SUPPLIED RECORDS Block Start

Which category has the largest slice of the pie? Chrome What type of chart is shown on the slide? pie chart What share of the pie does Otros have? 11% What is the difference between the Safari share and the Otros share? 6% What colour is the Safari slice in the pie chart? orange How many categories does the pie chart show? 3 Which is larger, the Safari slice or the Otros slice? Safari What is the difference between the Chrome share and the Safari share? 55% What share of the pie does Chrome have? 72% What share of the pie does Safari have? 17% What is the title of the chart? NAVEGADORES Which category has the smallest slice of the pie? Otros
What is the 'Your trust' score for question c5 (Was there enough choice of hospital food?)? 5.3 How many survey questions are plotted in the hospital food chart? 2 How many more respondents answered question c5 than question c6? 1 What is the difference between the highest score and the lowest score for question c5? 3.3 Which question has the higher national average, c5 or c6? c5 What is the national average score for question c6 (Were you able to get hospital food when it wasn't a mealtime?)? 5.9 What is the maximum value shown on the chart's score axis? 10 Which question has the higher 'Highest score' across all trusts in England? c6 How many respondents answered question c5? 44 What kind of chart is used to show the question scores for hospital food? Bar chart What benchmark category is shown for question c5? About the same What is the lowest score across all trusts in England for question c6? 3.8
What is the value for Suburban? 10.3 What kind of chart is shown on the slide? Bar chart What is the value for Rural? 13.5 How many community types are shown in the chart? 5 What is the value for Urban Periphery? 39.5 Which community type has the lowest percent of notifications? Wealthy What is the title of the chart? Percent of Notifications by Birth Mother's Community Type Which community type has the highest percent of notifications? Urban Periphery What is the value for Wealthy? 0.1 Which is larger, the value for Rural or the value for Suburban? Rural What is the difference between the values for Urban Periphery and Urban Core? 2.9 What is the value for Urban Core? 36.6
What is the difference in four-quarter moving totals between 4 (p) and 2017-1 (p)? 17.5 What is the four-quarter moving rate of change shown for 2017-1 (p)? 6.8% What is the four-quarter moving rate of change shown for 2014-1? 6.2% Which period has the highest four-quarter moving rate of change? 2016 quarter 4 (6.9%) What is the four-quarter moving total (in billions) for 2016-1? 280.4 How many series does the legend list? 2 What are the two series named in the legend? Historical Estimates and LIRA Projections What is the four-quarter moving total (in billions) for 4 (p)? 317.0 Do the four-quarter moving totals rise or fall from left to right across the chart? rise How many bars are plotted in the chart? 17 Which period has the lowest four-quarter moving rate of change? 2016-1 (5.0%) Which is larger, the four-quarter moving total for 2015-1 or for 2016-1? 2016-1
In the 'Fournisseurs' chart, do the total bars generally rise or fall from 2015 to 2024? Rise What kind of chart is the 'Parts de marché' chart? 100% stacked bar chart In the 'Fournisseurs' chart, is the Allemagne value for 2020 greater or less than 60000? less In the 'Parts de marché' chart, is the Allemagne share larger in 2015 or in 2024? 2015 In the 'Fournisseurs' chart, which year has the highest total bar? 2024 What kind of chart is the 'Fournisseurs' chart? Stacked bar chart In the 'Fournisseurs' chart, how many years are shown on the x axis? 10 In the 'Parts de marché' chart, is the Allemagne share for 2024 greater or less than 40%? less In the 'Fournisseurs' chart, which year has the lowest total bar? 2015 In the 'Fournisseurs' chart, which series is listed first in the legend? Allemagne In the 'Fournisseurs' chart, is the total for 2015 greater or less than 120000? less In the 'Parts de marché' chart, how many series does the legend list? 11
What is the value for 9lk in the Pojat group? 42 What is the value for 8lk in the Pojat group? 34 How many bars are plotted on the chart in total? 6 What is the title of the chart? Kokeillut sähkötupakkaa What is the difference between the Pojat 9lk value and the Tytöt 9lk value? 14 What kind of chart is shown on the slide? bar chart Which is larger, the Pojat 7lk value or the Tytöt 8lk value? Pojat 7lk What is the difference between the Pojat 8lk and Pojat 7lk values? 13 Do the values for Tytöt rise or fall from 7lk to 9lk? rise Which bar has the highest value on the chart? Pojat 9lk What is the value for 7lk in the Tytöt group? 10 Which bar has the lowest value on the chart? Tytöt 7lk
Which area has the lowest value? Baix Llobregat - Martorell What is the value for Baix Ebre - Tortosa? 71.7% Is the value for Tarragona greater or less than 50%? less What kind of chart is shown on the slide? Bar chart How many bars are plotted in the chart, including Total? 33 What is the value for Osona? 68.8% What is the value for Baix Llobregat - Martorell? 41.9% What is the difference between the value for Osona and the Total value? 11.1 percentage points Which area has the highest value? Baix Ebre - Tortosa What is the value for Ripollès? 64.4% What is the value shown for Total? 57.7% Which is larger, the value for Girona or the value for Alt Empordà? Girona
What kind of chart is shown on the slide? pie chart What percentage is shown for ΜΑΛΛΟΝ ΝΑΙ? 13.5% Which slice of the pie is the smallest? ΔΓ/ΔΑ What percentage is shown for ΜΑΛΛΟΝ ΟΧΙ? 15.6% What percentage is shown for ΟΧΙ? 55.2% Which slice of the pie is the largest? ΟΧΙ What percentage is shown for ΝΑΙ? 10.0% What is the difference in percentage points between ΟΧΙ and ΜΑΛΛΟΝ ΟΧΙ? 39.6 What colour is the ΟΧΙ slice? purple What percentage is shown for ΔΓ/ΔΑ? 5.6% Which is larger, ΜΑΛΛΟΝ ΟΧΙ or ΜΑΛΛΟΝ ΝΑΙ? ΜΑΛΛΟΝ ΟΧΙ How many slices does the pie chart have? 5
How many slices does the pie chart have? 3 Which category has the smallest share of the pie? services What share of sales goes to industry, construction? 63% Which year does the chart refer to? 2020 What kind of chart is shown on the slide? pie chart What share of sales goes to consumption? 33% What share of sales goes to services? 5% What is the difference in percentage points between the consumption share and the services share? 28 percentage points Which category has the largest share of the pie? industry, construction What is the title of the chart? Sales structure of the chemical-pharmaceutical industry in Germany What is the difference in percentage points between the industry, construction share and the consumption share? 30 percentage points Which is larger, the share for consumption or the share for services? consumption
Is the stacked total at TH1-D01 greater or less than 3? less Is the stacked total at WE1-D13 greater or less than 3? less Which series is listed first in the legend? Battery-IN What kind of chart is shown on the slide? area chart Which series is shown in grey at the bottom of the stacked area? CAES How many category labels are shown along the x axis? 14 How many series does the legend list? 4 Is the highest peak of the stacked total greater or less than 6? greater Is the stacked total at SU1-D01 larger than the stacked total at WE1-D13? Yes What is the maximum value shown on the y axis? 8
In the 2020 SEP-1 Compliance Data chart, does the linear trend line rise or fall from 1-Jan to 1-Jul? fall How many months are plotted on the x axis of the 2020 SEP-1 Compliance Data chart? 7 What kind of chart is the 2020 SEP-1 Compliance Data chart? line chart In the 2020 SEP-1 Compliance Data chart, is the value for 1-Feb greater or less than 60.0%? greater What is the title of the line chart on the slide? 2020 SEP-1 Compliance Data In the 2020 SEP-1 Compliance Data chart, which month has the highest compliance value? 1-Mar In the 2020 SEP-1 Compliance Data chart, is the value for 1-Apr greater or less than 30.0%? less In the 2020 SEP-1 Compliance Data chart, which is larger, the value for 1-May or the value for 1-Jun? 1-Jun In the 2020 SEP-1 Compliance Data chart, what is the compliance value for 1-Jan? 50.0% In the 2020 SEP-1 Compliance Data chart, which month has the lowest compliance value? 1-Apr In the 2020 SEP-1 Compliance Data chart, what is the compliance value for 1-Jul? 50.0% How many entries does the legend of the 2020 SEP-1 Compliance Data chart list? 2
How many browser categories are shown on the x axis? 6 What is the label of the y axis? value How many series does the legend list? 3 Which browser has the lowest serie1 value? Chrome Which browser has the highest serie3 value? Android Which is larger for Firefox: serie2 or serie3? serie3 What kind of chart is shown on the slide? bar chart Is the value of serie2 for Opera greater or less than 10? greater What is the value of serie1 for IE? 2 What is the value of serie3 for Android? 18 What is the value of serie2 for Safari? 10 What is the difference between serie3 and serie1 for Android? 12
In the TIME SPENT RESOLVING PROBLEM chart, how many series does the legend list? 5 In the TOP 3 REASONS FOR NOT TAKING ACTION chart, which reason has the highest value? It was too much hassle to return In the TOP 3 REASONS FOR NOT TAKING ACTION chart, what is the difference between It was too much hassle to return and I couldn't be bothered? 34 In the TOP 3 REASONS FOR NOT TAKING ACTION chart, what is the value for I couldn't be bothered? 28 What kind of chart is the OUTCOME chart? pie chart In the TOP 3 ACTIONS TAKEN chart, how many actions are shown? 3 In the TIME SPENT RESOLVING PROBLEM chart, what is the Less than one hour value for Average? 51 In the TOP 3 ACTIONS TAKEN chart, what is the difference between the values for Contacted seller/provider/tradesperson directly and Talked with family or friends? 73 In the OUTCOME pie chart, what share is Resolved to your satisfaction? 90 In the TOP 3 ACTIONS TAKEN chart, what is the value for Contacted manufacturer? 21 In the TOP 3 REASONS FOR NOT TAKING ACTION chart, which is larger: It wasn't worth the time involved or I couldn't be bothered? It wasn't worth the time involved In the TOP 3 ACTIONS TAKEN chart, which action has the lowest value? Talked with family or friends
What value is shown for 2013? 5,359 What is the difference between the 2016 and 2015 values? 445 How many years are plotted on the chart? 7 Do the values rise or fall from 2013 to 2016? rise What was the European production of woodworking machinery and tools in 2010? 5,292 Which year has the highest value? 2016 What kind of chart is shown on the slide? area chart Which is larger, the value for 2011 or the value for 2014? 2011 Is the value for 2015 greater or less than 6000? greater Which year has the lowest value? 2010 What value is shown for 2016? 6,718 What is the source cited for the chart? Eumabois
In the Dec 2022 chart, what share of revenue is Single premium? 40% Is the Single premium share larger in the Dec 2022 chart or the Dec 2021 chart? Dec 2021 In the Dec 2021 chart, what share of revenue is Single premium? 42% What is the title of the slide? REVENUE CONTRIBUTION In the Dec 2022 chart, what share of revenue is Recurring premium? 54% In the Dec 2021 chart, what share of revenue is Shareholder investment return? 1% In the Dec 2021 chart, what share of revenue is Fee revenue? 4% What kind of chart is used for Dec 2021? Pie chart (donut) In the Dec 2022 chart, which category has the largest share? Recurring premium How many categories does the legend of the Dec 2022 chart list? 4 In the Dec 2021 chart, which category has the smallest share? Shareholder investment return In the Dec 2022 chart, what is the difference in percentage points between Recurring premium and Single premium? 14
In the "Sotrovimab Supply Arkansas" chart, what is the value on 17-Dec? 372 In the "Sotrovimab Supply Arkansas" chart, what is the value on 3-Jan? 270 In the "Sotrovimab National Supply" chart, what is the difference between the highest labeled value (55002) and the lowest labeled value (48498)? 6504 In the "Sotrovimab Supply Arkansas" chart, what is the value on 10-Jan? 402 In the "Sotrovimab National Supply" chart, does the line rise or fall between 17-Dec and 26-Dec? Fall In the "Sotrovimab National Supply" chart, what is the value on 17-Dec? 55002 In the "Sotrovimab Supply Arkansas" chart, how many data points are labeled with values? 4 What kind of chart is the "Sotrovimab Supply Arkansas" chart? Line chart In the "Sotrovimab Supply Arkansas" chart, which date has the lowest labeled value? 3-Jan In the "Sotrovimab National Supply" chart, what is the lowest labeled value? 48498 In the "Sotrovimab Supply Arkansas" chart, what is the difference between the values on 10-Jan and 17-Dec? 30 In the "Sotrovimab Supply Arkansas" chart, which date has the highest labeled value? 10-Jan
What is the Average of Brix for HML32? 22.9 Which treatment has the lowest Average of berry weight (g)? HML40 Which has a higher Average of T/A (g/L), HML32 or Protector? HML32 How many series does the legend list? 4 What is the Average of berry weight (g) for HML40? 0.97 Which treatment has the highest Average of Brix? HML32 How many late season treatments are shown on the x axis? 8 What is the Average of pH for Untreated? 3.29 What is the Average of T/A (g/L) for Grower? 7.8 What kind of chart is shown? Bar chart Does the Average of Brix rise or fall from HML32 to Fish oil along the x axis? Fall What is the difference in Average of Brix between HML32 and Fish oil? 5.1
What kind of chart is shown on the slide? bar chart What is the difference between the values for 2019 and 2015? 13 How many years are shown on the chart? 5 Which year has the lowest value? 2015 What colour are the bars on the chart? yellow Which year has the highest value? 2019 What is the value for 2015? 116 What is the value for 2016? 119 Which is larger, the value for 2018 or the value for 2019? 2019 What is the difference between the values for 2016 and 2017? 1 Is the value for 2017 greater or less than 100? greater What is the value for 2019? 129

SUPPLIED RECORDS Block End

→ **TASK PROMPT**: Retype the stretch from the start of the listing through the line that contains "What is the 'Your", keeping every character as it appears.

→ **FINAL ANSWER**:
Which category has the largest slice of the pie? Chrome What type of chart is shown on the slide? pie chart What share of the pie does Otros have? 11% What is the difference between the Safari share and the Otros share? 6% What colour is the Safari slice in the pie chart? orange How many categories does the pie chart show? 3 Which is larger, the Safari slice or the Otros slice? Safari What is the difference between the Chrome share and the Safari share? 55% What share of the pie does Chrome have? 72% What share of the pie does Safari have? 17% What is the title of the chart? NAVEGADORES Which category has the smallest slice of the pie? Otros
What is the 'Your trust' score for question c5 (Was there enough choice of hospital food?)? 5.3 How many survey questions are plotted in the hospital food chart? 2 How many more respondents answered question c5 than question c6? 1 What is the difference between the highest score and the lowest score for question c5? 3.3 Which question has the higher national average, c5 or c6? c5 What is the national average score for question c6 (Were you able to get hospital food when it wasn't a mealtime?)? 5.9 What is the maximum value shown on the chart's score axis? 10 Which question has the higher 'Highest score' across all trusts in England? c6 How many respondents answered question c5? 44 What kind of chart is used to show the question scores for hospital food? Bar chart What benchmark category is shown for question c5? About the same What is the lowest score across all trusts in England for question c6? 3.8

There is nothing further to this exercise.